Bonaldo Maria F, Bair Thomas B, Scheetz Todd E, Snir Einat, Akabogu Ike, Bair Jennifer L, Berger Brian, Crouch Keith, Davis Aja, Eyestone Mari E, Keppel Catherine, Kucaba Tamara A, Lebeck Mark, Lin Jenny L, de Melo Anna I R, Rehmann Joshua, Reiter Rebecca S, Schaefer Kelly, Smith Christina, Tack Dylan, Trout Kurtis, Sheffield Val C, Lin Jim J-C, Casavant Thomas L, Soares Marcelo B
Department of Pediatrics, The University of Iowa, Iowa City, Iowa 52242, USA.
Genome Res. 2004 Oct;14(10B):2053-63. doi: 10.1101/gr.2601304.
As part of the trans-National Institutes of Health (NIH) Mouse Brain Molecular Anatomy Project (BMAP), and in close coordination with the NIH Mammalian Gene Collection Program (MGC), we initiated a large-scale project to clone, identify, and sequence the complete open reading frame (ORF) of transcripts expressed in the developing mouse nervous system.
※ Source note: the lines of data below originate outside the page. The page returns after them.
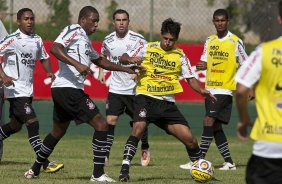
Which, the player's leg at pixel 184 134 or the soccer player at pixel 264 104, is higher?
the soccer player at pixel 264 104

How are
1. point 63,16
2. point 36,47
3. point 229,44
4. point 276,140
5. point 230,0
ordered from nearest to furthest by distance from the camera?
point 276,140, point 36,47, point 229,44, point 63,16, point 230,0

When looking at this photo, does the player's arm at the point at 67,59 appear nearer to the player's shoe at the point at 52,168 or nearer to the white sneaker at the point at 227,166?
the player's shoe at the point at 52,168

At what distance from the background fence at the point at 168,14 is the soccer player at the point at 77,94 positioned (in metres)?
8.99

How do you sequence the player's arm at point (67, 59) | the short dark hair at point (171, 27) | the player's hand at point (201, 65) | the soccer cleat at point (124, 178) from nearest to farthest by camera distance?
1. the player's arm at point (67, 59)
2. the soccer cleat at point (124, 178)
3. the short dark hair at point (171, 27)
4. the player's hand at point (201, 65)

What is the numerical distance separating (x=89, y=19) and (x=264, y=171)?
490 cm

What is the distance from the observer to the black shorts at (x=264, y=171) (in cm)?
717

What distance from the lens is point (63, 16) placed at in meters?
21.0

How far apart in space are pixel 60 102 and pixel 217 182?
2.31 metres

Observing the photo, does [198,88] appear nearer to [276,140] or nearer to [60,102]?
[60,102]

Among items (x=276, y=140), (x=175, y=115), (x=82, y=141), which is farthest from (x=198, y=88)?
(x=82, y=141)

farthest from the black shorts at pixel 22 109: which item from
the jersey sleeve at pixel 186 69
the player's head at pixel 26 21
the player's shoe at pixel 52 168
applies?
the jersey sleeve at pixel 186 69

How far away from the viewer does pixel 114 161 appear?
1524 cm

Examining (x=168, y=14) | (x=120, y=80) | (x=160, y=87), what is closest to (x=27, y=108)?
(x=160, y=87)

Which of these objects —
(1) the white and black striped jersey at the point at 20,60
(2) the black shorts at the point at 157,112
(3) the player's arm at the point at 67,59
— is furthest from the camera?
(1) the white and black striped jersey at the point at 20,60
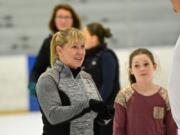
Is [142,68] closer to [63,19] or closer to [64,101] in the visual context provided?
[64,101]

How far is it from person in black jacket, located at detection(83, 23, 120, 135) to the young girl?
96 cm

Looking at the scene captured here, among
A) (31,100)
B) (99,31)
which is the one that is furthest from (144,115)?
(31,100)

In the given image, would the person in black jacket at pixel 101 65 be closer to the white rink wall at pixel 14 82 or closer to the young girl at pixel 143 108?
the young girl at pixel 143 108

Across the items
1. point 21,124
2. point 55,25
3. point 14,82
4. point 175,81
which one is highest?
point 55,25

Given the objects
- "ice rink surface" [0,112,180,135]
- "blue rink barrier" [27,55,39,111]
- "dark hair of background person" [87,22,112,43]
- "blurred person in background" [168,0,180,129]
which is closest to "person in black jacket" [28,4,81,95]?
"dark hair of background person" [87,22,112,43]

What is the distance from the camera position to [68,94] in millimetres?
2938

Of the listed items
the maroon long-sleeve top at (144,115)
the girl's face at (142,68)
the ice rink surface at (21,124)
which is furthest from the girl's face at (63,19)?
the ice rink surface at (21,124)

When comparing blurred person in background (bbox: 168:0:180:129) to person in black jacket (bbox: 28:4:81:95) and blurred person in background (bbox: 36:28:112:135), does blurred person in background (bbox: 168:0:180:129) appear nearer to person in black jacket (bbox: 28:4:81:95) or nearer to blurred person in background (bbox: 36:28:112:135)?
blurred person in background (bbox: 36:28:112:135)

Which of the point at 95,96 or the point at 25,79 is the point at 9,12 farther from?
the point at 95,96

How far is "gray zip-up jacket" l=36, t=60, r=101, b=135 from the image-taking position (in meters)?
2.88

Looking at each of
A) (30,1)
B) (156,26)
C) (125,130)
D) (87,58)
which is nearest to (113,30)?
(156,26)

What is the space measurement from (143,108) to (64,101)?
0.57 meters

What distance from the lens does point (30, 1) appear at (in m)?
10.1

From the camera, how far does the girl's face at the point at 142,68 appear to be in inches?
133
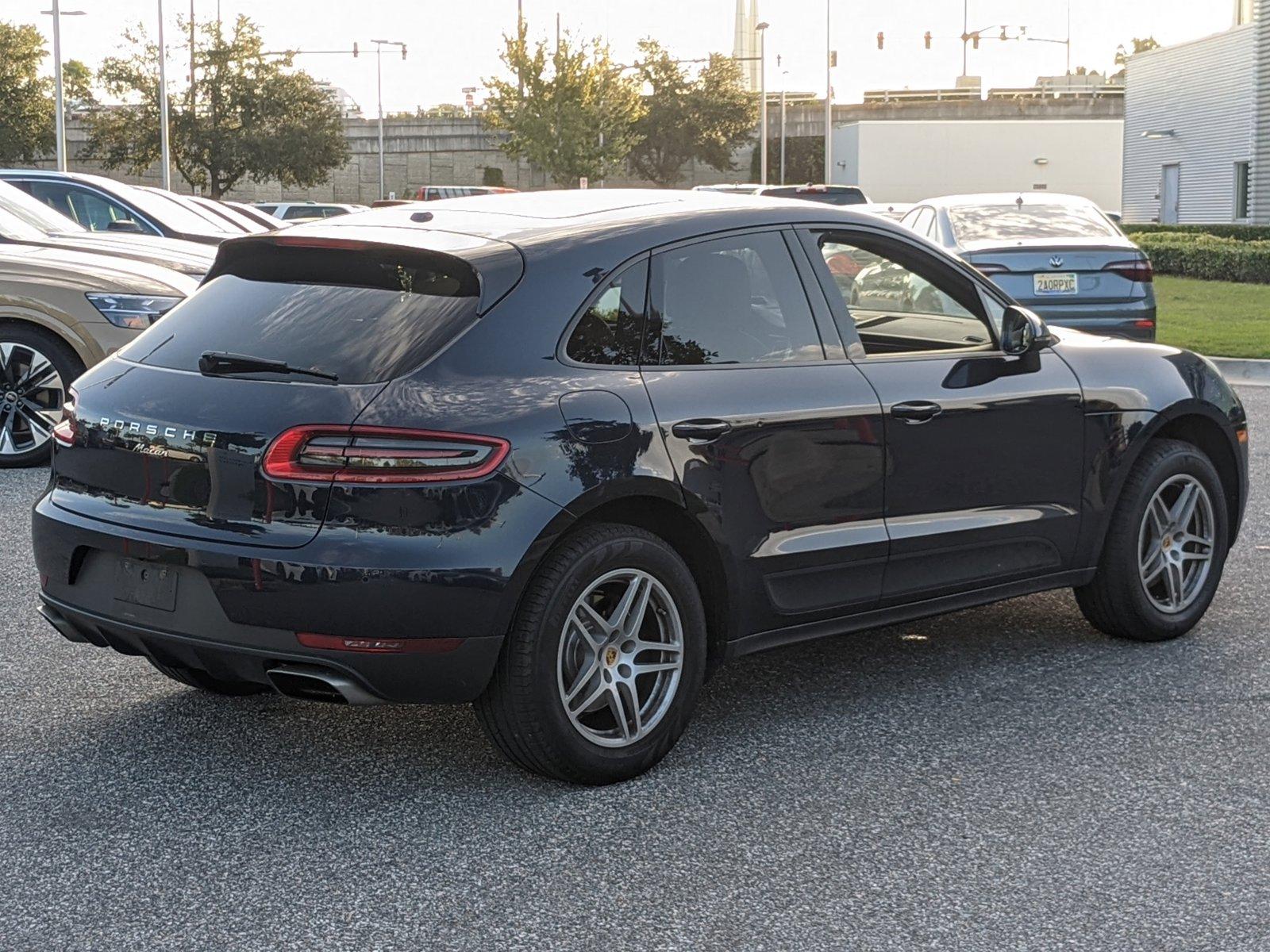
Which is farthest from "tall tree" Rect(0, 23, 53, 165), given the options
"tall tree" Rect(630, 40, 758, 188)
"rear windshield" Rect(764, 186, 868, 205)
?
"rear windshield" Rect(764, 186, 868, 205)

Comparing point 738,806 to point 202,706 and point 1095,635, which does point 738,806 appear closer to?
point 202,706

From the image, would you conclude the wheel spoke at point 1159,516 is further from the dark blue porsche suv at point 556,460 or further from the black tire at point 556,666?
the black tire at point 556,666

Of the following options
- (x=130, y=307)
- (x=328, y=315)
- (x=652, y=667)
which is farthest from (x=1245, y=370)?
(x=328, y=315)

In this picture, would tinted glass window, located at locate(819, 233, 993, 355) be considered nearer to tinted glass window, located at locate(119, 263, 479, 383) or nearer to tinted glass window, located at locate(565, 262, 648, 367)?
tinted glass window, located at locate(565, 262, 648, 367)

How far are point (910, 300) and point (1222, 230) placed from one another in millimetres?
35796

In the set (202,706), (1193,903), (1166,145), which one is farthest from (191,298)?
(1166,145)

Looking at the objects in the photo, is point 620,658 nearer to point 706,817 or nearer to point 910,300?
point 706,817

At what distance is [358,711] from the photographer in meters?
5.23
Here we report the analysis of the ORF sequence of 1274 cDNAs, obtained from 47 full-length-enriched cDNA libraries, constructed by using a novel approach, herein described. cDNA libraries were derived from size-fractionated cytoplasmic mRNA isolated from brain and eye tissues obtained at several embryonic stages and postnatal days. Altogether, including the full-ORF MGC sequences derived from these libraries by the MGC sequencing team, NIH_BMAP full-ORF sequences correspond to approximately 20% of all transcripts currently represented in mouse MGC. We show that NIH_BMAP clones comprise 68% of mouse MGC cDNAs > or =5 kb, and 54% of those > or =4 kb, as of March 15, 2004. Importantly, we identified transcripts, among the 1274 full-ORF sequences, that are exclusively or predominantly expressed in brain and eye tissues, many of which encode yet uncharacterized proteins.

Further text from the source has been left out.